Mahon explains that testing among the Ashkenazi Jewish population had mainly concentrated on three, specific recurring BRCA mutations (two in BRCA1 and one in BRCA2). 

That’s because higher incidences of genetic mutations tend to recur and become more common among small, insulated groups that marry into each other. This is known as a “founder’s effect.” 

But now, Mahon says, she is ordering what is known as next-generation testing, which can examine many more genes through different laboratory techniques. This new technology makes the sequencing of the genes much faster and cheaper than prior techniques. And while the chances of finding a mutation are much better, the interpretation can be more complicated because less is known about these abnormal genes.

“The trick is to understand what to do when we find a mutation,” says Dr. Matthew Powell, a gynecological oncologist at Washington University School of Medicine. 

“Some have genetic results called variants of unknown significance, and these may wind up being nothing, while others may be real. It takes time to fully understand if the mutation caused a person’s cancer. 
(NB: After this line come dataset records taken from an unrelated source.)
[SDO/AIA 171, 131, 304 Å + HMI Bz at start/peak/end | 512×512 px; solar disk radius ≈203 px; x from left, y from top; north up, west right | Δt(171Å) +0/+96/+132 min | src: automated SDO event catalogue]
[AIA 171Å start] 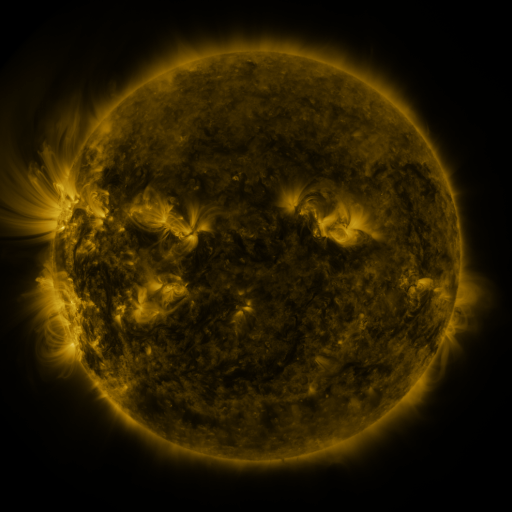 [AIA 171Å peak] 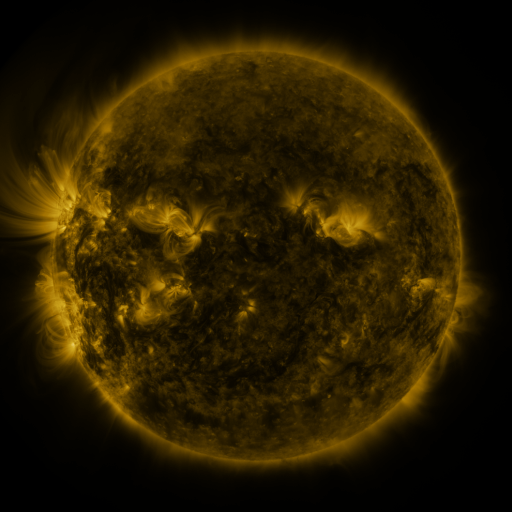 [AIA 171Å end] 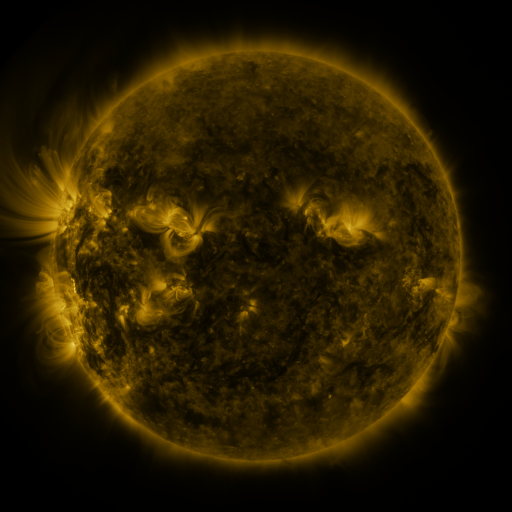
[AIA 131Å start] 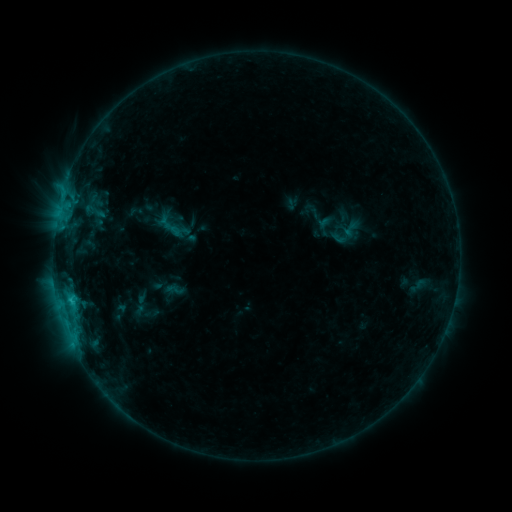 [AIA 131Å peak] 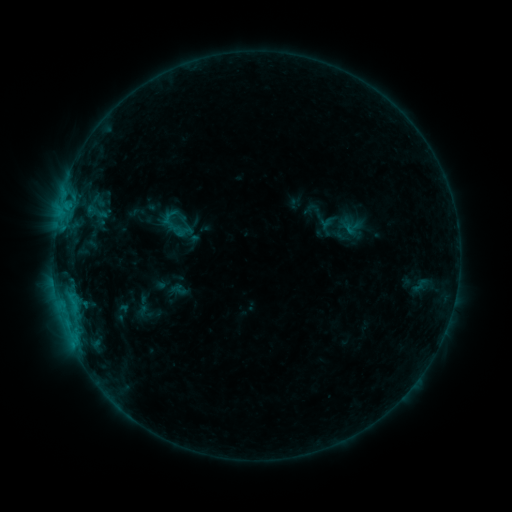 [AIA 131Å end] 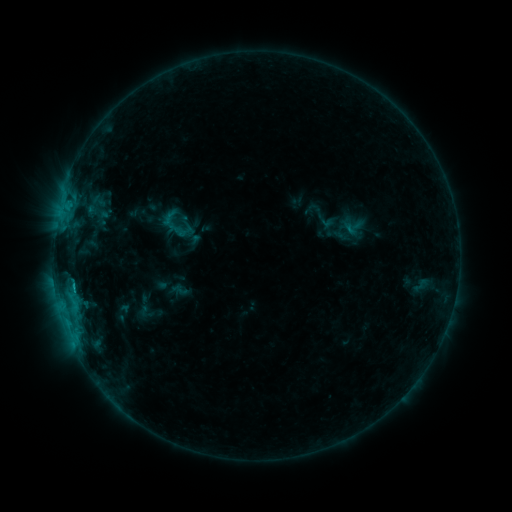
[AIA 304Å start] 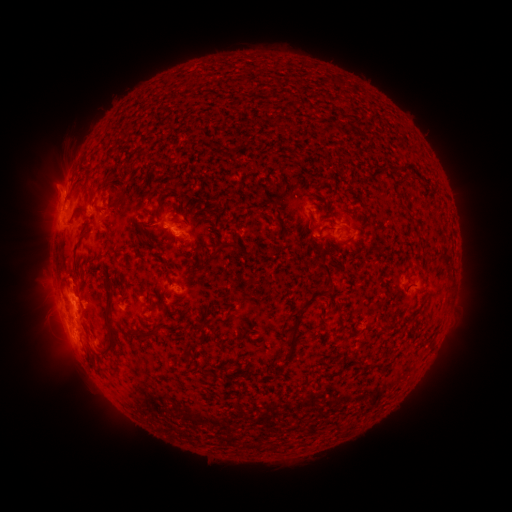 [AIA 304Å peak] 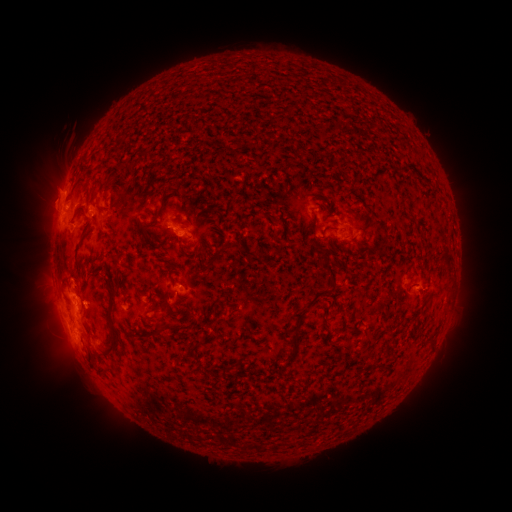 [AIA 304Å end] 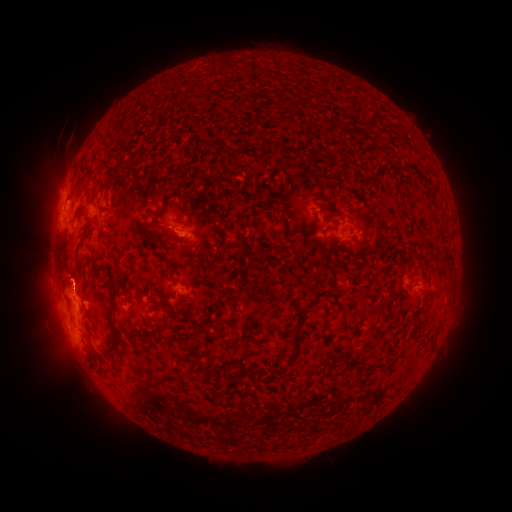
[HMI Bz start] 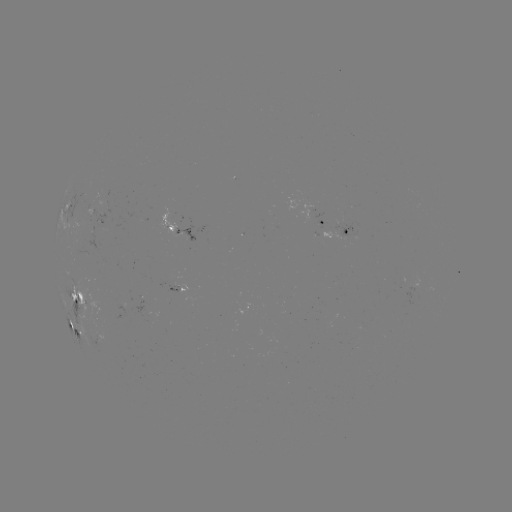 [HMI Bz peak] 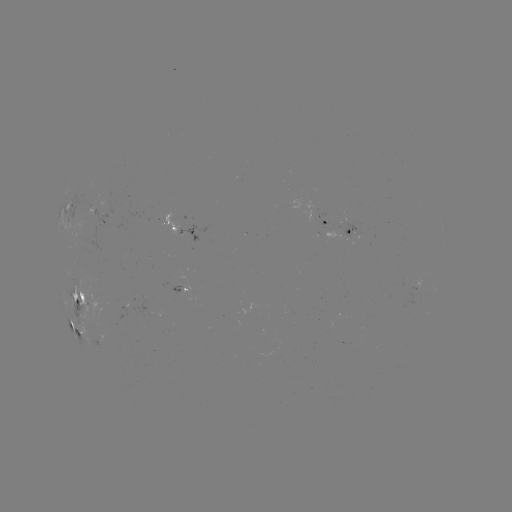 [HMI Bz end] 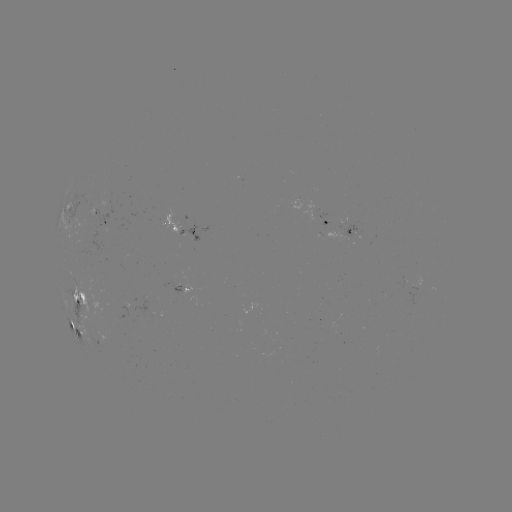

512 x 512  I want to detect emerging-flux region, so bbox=[86, 205, 94, 217].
“That’s the frustration. We can find out a lot of genetic information, but we don’t always know what it means.”

This can be troubling to a patient who hears that a potential mutation has been found but that it is unclear how to treat it. 

“Eventually, we’ll know what these variants mean, but currently we encourage the patient to check in once a year,” Powell says. “That’s also why family history is so important, because if multiple family members have been tested and those with cancer have the same variants, that gives us much more information to work with.”

Testing for abnormal genes is usually done on a blood sample taken in a doctor’s office and sent to a commercial lab. There, genes are separated from the rest of the DNA and scanned for abnormalities. 

For years, a Utah-based company performed all commercial BRCA1/2 testing. But a U.S. Supreme Court decision last June opened the door for other companies and laboratories to offer BRCA genetic testing, which has helped lower the cost.